Riguardo il morbo di Alzheimer, studi recenti su topi hanno messo in luce il ruolo protettivo di una formulazione di probiotici (contenentiLactobacillus e Bifidobacterium) sulle funzioni cognitive, facendo registrare dopo 12 settimane di trattamento un miglioramento delle facoltà, corroborato a livello sperimentale da una diminuzione delle placche amiloidi, formazioni tipiche della malattia di Alzheimer. Inoltre i probiotici nello studio favorirebbero anche la proteolisi nei confronti degli accumuli di proteina beta-amiloide e la concentrazione di alcuni ormoni (grelina, leptina, GLP-1 e GIP) che influenzano positivamente i processi di apprendimento e di memoria, giocando quindi un ruolo importante nella prevenzione e trattamento della malattia.
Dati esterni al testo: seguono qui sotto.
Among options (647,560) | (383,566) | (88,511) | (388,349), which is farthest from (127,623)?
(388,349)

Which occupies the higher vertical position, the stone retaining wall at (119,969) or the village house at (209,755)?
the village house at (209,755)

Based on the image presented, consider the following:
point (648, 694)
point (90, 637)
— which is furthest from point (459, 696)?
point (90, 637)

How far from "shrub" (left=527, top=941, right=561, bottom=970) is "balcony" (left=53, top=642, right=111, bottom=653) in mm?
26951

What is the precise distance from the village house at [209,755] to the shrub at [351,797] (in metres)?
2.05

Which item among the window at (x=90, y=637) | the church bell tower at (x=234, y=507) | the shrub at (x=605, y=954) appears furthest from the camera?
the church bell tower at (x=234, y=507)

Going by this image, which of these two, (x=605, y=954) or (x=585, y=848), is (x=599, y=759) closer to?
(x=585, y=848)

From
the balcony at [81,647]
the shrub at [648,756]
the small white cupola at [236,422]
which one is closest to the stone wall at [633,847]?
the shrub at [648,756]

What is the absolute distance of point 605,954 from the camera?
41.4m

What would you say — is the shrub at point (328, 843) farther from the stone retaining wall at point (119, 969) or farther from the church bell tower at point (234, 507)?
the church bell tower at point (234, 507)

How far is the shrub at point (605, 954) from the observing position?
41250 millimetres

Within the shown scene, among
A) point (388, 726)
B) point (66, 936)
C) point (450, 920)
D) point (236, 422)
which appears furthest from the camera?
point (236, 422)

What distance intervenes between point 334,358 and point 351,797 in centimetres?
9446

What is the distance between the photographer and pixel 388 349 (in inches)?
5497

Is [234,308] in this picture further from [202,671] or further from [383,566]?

L’equilibrio del microbiota intestinale sembrerebbe avere un ruolo sulla progressione e prevenzione delle malattie neurodegenerative anche attraverso la modulazione degli stati infiammatori, fra le cui conseguenze c’è anche l’invecchiamento. L’eziologia dell’infiammazione cronica non è ancora sufficientemente chiarita. Si sa però che il cervello è uno fra gli organi più sensibili e più esposto alle sue conseguenze e ha, nella degenerazione cognitiva, un segno inequivocabile di invecchiamento. Alla base di questi fenomeni sono stati spesso osservati stati di disbiosi. Una popolazione batterica squilibrata a favore di batteri “cattivi” quindi, crea uno stato di infiammazione lesivo per organi e tessuti, da cui discende un ampio spettro di patologie fra cui malattie cardiovascolari, diabete e resistenza insulinica e, appunto, declino cognitivo e demenza.